* [Material for this task]
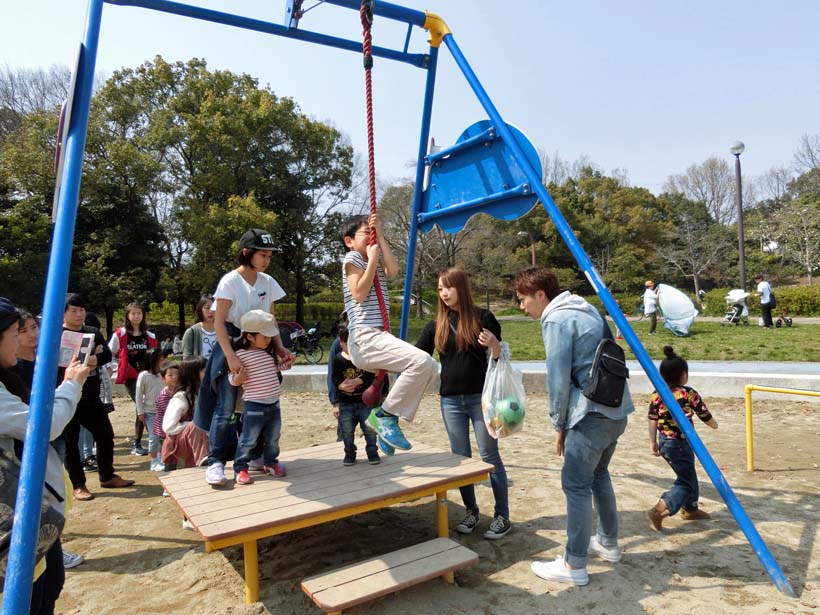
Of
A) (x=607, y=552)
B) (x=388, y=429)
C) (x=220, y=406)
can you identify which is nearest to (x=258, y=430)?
(x=220, y=406)

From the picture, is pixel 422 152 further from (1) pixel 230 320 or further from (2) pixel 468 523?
(2) pixel 468 523

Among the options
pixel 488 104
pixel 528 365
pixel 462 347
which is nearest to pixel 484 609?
pixel 462 347

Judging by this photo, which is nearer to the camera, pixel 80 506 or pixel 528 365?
pixel 80 506

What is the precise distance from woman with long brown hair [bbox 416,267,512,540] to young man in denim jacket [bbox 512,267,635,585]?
599 millimetres

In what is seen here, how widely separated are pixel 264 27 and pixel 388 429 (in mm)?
3308

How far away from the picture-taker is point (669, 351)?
4262 mm

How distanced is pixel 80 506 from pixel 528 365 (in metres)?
8.67

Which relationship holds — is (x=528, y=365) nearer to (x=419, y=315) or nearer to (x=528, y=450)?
(x=528, y=450)

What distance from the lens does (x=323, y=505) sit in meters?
3.36

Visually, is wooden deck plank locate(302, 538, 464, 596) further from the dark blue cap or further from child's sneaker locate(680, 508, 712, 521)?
child's sneaker locate(680, 508, 712, 521)

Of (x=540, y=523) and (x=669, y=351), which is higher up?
(x=669, y=351)

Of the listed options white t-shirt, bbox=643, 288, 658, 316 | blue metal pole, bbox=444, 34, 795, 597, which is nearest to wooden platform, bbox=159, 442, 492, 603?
blue metal pole, bbox=444, 34, 795, 597

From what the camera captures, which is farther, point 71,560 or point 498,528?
point 498,528

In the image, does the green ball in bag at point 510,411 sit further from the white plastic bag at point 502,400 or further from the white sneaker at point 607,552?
the white sneaker at point 607,552
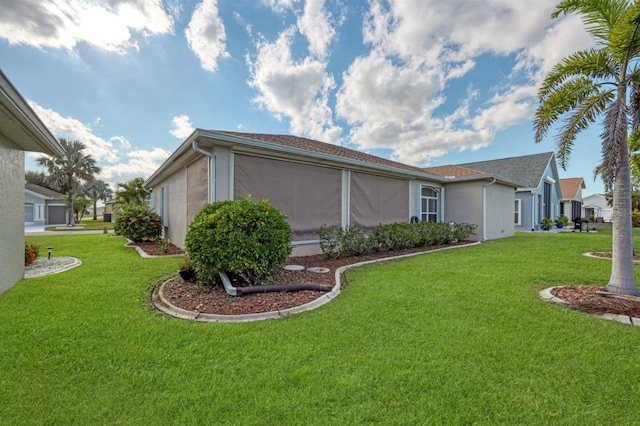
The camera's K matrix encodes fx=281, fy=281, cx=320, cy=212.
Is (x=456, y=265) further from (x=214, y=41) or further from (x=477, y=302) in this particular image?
(x=214, y=41)

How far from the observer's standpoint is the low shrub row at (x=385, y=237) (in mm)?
7578

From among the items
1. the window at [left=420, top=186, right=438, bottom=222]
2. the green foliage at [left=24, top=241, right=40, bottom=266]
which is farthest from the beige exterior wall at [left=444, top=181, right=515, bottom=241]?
the green foliage at [left=24, top=241, right=40, bottom=266]

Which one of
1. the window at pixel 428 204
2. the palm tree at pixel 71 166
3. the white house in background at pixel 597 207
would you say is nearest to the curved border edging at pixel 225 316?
the window at pixel 428 204

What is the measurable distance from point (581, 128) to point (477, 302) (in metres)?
3.70

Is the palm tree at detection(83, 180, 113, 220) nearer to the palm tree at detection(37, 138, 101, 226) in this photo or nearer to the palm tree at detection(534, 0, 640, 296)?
the palm tree at detection(37, 138, 101, 226)

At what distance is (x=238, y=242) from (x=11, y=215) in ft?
14.0

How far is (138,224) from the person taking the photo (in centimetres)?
1134

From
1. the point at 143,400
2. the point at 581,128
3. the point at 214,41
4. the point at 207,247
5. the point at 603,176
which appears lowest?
the point at 143,400

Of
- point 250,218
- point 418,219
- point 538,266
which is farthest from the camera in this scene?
point 418,219

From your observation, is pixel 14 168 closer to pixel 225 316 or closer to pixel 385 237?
pixel 225 316

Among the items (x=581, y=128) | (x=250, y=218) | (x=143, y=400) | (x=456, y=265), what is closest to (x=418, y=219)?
(x=456, y=265)

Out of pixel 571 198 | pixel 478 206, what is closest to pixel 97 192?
pixel 478 206

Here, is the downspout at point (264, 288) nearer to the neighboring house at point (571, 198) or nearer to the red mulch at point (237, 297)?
the red mulch at point (237, 297)

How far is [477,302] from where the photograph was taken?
13.6 feet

* [Written request]
Omitting all images, retype each line of the records precisely.

* [Exercise answer]
Of
A) (x=607, y=552)
B) (x=388, y=429)
C) (x=220, y=406)
can you identify which is nearest to (x=258, y=430)?
(x=220, y=406)

From the picture, is pixel 422 152 further from (1) pixel 230 320 or further from (2) pixel 468 523?
(2) pixel 468 523

Among the options
pixel 488 104
pixel 528 365
pixel 462 347
which is nearest to pixel 484 609?
pixel 462 347

Judging by this photo, which is nearer to the camera, pixel 80 506 or pixel 528 365?
pixel 80 506

What is the precise distance from woman with long brown hair [bbox 416,267,512,540] to young man in denim jacket [bbox 512,267,635,585]?
599 millimetres

In what is seen here, how widely separated are pixel 264 27 and pixel 388 429 (in mm)?
3308

How far away from the picture-taker is point (669, 351)?
4262 mm

How distanced is pixel 80 506 from pixel 528 365 (in metres)?
8.67

Which relationship holds — is (x=528, y=365) nearer to (x=419, y=315) or nearer to (x=528, y=450)?
(x=528, y=450)

What distance from the lens does (x=323, y=505) sit in meters?
3.36

Visually, is wooden deck plank locate(302, 538, 464, 596) further from the dark blue cap or further from child's sneaker locate(680, 508, 712, 521)?
child's sneaker locate(680, 508, 712, 521)

Of (x=540, y=523) and (x=669, y=351), which is higher up?
(x=669, y=351)

Of the listed options white t-shirt, bbox=643, 288, 658, 316 | blue metal pole, bbox=444, 34, 795, 597, which is nearest to wooden platform, bbox=159, 442, 492, 603?
blue metal pole, bbox=444, 34, 795, 597

From what the camera captures, which is farther, point 71,560 or point 498,528?
point 498,528

In the image, does the green ball in bag at point 510,411 sit further from the white plastic bag at point 502,400 or further from the white sneaker at point 607,552?
the white sneaker at point 607,552
The camera's K matrix encodes fx=281, fy=281, cx=320, cy=212.
Is (x=456, y=265) further from (x=214, y=41) or further from (x=477, y=302) in this particular image?
(x=214, y=41)

How far from the observer's standpoint is the low shrub row at (x=385, y=237) (in mm)?
7578

From among the items
1. the window at [left=420, top=186, right=438, bottom=222]
2. the green foliage at [left=24, top=241, right=40, bottom=266]
which is farthest from the beige exterior wall at [left=444, top=181, right=515, bottom=241]?
the green foliage at [left=24, top=241, right=40, bottom=266]

Which one of
1. the window at pixel 428 204
2. the palm tree at pixel 71 166
3. the white house in background at pixel 597 207
would you say is nearest to the curved border edging at pixel 225 316?
the window at pixel 428 204

What is the measurable distance from point (581, 128) to point (477, 302) (in metres)?
3.70

Is the palm tree at detection(83, 180, 113, 220) nearer to the palm tree at detection(37, 138, 101, 226) in this photo or nearer to the palm tree at detection(534, 0, 640, 296)?
the palm tree at detection(37, 138, 101, 226)

At what distance is (x=238, y=242) from (x=11, y=215) in ft?
14.0

How far is (138,224) from the person taking the photo (in centimetres)?
1134

From
1. the point at 143,400
2. the point at 581,128
3. the point at 214,41
4. the point at 207,247
5. the point at 603,176
which appears lowest?
the point at 143,400

Of
- point 250,218
- point 418,219
- point 538,266
which is farthest from the camera in this scene?
point 418,219

From your observation, is pixel 14 168 closer to pixel 225 316 or closer to pixel 385 237?
pixel 225 316

Among the items (x=581, y=128) | (x=250, y=218) | (x=143, y=400) | (x=456, y=265), what is closest to (x=418, y=219)?
(x=456, y=265)

Out of pixel 571 198 | pixel 478 206, what is closest to pixel 97 192?
pixel 478 206

Here, is the downspout at point (264, 288) nearer to the neighboring house at point (571, 198) or nearer to the red mulch at point (237, 297)?
the red mulch at point (237, 297)

How far is [477,302] from where the photograph was taken?
13.6 feet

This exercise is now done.